■ Work instructions ■
In the passage on federated access control methods below, which two kinds of credentials does WS-Security currently cover for encapsulation and transport?

5.3    Federated Access Control Methods

5.3.1   Shibboleth

Shibboleth is a software package and specification built upon SAML that enables a user who is authenticated by a site (foo.edu,  the origin site) to have specific attributes asserted by a party at foo.edu, and have that assertion understood, and trusted by bar.edu (the target site) another site participating in a Shibboleth “club.”  More information regarding the Shibboleth project and its specifications can be found at http://middleware.internet2.edu/shibboleth/.  In its current version, Shibboleth is not able to aggregate assertions about a single user from multiple attribute authorities so it is not a standalone solution to the third-party authorization scenario described above.

Shibboleth concepts could provide the basis for an access control mechanism for the PDA address book scenario.  A potential method would be to allow the issuing of entitlement attributes which grant access to specific directory objects and which could be revoked at any time by the subject.  An architectural element such as the Data Router (5.7) may be the appropriate mechanism to provide access to data through such means, as LDAP (without extension) would most likely not be sufficient.

5.3.2   Liberty Alliance

The Liberty Alliance is an industry consortium founded in part to develop methods for federated identity management.  More information, and specifications for the Liberty Alliance protocols can be found at http://www.projectliberty.org.  Currently, the protocols revolve around procedures to manage bindings between multiple network identities existing on Liberty Alliance-enabled web sites, through trusted parties known as “identity providers”.  Authenticating to an identity provider provides you a single-sign-on environment between multiple sites.  Liberty does not currently address sharing attributes of an identity between sites. This functionality is currently slated to appear in a future release of their specifications.  However, what is well-described are methods in which affiliations between identities at multiple locations can be created, managed, and potentially broken, under the control of the person in question.

5.3.3   WS-Security

WS-Security (Web-Services Security) is a specification developed primarily by Microsoft and IBM that has now been turned over to OASIS for finalization.  Its focus is to specify a standard method of transport for security credentials in a web services environment.  Currently, the encapsulation and transport of Kerberos and SAML credentials are covered.  While it does not provide methods for establish trust in a cross-realm environment, it will be an emerging method of transport for higher-level authN and authZ assertions.

■ Data entries ■
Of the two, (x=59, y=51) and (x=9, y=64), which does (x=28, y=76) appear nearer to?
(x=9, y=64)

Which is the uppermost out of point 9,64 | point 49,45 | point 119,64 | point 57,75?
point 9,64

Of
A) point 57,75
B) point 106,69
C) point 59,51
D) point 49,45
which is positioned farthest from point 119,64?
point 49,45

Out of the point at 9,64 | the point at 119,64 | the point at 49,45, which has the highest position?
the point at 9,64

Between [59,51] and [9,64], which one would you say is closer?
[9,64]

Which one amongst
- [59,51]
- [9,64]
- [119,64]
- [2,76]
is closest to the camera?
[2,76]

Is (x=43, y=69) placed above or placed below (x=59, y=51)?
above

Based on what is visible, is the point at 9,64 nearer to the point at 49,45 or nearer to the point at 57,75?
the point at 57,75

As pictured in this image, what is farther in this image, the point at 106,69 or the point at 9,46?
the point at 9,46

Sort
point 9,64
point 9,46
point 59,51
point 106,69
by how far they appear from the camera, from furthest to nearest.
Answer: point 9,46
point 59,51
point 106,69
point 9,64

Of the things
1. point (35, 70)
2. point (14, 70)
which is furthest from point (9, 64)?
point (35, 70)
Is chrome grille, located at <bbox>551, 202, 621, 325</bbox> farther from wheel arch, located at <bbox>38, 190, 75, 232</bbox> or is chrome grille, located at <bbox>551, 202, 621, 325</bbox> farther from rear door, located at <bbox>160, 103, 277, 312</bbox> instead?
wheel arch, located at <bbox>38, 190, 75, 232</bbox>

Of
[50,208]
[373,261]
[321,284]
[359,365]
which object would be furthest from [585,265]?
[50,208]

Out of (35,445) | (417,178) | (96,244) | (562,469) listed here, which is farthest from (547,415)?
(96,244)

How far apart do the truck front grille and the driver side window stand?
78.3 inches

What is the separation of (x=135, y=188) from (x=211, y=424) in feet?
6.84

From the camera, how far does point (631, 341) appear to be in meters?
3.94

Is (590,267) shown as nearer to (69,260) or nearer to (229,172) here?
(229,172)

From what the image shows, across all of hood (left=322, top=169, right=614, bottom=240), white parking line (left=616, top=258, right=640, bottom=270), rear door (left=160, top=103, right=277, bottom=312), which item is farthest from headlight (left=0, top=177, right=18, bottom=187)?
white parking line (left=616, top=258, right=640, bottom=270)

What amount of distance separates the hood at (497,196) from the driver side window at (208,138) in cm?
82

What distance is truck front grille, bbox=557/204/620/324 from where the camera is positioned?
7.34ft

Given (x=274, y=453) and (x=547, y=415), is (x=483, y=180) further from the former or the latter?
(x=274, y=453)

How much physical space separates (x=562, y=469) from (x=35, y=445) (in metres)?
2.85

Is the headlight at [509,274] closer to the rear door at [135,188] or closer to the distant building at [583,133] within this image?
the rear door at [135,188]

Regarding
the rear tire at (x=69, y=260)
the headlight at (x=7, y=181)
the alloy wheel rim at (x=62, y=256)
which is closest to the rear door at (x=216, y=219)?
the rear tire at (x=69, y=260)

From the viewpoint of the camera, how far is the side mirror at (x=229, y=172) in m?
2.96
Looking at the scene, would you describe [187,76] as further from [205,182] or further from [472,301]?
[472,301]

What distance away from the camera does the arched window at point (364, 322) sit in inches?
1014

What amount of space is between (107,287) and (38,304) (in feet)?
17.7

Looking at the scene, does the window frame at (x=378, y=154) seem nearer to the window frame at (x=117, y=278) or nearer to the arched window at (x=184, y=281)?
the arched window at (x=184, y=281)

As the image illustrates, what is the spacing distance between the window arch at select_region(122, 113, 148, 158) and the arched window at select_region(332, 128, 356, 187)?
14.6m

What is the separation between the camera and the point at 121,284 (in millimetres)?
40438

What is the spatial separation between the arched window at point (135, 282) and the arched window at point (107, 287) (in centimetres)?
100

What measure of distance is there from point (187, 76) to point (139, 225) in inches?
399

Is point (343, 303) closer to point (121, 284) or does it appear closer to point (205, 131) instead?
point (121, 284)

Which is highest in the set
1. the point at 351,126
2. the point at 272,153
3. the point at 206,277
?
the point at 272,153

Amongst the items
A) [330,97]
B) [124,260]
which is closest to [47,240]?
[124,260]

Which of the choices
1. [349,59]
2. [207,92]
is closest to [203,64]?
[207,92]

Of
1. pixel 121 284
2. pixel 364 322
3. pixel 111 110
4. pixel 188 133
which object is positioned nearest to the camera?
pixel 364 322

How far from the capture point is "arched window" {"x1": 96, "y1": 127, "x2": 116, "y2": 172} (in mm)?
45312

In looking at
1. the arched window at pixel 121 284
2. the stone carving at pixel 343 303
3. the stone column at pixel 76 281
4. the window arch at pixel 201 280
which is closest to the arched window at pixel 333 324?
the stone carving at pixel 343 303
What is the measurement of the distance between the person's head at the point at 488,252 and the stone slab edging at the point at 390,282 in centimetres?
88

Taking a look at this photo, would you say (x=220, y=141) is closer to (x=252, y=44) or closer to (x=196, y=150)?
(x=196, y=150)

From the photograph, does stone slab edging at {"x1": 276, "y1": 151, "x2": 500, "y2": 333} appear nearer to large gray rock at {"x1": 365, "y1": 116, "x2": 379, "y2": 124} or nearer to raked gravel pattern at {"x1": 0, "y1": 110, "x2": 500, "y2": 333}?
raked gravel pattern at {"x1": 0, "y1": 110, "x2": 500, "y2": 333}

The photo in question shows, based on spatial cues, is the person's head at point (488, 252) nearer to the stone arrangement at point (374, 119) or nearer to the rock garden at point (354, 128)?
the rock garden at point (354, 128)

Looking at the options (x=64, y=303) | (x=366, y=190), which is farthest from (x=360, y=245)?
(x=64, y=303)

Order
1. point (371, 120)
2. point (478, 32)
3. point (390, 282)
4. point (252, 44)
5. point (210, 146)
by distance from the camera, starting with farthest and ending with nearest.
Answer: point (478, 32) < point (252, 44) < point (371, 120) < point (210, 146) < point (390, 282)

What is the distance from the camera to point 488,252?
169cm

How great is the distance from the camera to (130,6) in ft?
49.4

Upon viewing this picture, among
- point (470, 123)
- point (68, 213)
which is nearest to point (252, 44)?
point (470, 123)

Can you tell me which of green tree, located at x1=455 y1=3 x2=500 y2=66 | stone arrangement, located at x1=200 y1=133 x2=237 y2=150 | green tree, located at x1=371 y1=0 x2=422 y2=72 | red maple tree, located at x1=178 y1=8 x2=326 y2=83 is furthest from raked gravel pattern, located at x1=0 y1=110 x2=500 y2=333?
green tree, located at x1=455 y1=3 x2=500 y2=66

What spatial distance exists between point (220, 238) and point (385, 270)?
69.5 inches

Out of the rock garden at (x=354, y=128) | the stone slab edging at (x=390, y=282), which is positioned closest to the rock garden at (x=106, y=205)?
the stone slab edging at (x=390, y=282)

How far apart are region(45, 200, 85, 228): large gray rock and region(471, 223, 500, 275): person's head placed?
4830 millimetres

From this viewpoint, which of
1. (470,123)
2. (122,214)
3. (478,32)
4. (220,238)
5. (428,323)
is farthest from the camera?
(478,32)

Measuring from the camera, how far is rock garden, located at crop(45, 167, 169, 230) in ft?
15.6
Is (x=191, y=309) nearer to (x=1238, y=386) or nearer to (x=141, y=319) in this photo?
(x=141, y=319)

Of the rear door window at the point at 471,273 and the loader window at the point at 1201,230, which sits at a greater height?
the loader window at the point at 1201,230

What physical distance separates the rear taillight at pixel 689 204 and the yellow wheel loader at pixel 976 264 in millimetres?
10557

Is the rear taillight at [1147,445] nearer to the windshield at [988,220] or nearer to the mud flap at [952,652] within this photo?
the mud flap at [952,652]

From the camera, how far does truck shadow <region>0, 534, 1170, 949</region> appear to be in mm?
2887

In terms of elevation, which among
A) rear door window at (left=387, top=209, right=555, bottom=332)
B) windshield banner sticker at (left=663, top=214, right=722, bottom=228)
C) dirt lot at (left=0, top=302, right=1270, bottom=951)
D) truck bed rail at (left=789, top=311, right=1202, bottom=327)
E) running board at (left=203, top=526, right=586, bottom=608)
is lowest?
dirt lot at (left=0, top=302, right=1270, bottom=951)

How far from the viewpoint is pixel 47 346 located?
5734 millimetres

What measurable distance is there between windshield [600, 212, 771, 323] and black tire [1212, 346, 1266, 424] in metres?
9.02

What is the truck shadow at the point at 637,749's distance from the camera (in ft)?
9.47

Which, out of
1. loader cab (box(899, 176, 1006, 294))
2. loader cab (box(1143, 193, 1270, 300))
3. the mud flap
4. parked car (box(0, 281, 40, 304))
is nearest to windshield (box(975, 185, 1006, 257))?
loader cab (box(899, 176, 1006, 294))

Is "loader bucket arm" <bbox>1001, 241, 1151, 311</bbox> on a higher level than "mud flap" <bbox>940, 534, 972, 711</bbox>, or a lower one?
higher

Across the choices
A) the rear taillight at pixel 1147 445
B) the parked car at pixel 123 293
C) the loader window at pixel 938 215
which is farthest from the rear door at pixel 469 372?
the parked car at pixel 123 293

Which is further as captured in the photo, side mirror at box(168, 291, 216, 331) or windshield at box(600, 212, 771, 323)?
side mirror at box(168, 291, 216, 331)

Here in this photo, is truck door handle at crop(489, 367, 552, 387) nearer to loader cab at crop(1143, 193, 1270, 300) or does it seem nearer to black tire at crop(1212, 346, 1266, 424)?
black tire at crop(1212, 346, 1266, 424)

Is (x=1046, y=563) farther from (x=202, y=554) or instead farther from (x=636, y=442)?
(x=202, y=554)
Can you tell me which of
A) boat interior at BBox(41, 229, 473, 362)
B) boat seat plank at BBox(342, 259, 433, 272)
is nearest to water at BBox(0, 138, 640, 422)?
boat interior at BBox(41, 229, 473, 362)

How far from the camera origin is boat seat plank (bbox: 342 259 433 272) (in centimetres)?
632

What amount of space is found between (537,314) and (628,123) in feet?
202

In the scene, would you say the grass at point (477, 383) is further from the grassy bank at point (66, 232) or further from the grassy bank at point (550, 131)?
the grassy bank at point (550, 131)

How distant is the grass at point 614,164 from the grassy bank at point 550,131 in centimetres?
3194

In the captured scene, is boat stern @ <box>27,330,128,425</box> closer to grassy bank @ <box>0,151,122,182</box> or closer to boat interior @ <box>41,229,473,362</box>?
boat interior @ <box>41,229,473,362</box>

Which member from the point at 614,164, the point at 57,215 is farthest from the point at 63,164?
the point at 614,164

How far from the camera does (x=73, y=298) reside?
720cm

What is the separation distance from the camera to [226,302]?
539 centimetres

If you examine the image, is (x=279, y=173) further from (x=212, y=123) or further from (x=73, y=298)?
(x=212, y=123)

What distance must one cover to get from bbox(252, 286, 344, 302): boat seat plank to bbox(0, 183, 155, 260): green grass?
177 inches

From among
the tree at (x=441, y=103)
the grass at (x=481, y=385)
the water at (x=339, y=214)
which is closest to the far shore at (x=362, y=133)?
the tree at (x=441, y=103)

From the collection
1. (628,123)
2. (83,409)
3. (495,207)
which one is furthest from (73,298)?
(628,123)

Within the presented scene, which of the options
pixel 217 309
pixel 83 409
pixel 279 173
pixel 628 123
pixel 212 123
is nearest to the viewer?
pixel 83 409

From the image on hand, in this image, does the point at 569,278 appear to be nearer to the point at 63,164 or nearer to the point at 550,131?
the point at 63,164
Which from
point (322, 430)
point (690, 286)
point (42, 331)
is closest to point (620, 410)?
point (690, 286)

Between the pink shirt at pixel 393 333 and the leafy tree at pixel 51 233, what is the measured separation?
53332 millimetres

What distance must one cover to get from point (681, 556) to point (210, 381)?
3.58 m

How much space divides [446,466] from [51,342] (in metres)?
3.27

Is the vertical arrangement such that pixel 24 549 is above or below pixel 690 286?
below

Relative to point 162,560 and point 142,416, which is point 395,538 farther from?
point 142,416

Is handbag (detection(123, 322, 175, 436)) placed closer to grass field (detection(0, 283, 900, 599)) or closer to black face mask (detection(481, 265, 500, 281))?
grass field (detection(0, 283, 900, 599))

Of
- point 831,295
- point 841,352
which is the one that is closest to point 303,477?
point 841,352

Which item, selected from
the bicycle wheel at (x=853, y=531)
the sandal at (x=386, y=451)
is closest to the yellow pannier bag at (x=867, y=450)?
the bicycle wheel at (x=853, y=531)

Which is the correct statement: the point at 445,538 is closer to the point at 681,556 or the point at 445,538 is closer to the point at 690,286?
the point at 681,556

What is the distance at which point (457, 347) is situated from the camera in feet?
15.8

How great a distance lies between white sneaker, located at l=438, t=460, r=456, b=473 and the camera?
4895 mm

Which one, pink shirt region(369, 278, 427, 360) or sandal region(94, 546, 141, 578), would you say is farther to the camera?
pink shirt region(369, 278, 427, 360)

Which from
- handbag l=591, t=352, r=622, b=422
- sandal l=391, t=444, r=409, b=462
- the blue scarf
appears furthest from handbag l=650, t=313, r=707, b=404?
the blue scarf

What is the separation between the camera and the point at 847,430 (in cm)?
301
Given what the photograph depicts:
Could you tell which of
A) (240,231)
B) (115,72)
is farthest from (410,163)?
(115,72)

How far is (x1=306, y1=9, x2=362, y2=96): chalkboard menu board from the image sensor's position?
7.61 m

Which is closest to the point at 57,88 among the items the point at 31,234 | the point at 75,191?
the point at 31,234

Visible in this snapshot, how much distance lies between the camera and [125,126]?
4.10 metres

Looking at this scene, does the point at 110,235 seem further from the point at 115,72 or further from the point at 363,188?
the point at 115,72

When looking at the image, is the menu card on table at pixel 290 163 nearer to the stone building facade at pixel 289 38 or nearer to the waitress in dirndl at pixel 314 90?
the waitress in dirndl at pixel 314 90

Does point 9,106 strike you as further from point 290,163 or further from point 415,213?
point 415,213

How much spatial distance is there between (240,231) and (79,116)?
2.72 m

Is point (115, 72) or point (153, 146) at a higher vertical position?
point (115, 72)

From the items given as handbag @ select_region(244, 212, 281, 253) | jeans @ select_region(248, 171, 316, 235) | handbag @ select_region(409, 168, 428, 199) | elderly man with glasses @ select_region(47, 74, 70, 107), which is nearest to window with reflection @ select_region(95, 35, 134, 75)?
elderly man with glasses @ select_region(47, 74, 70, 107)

■ Finished exercise ■
Kerberos and SAML credentials.